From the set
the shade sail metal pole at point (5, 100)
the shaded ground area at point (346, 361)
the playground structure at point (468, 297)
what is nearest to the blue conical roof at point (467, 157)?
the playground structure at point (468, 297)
______________________________
### Aim of the exercise
Give these items as a two-column CSV with the header item_text,answer and one row per item. Put each item's full text and its answer in their own quoted fields, with line breaks replaced by spaces.

### Response to this exercise
item_text,answer
"From the set the shade sail metal pole at point (5, 100) the shaded ground area at point (346, 361) the playground structure at point (468, 297) what is nearest to the blue conical roof at point (467, 157)?","the playground structure at point (468, 297)"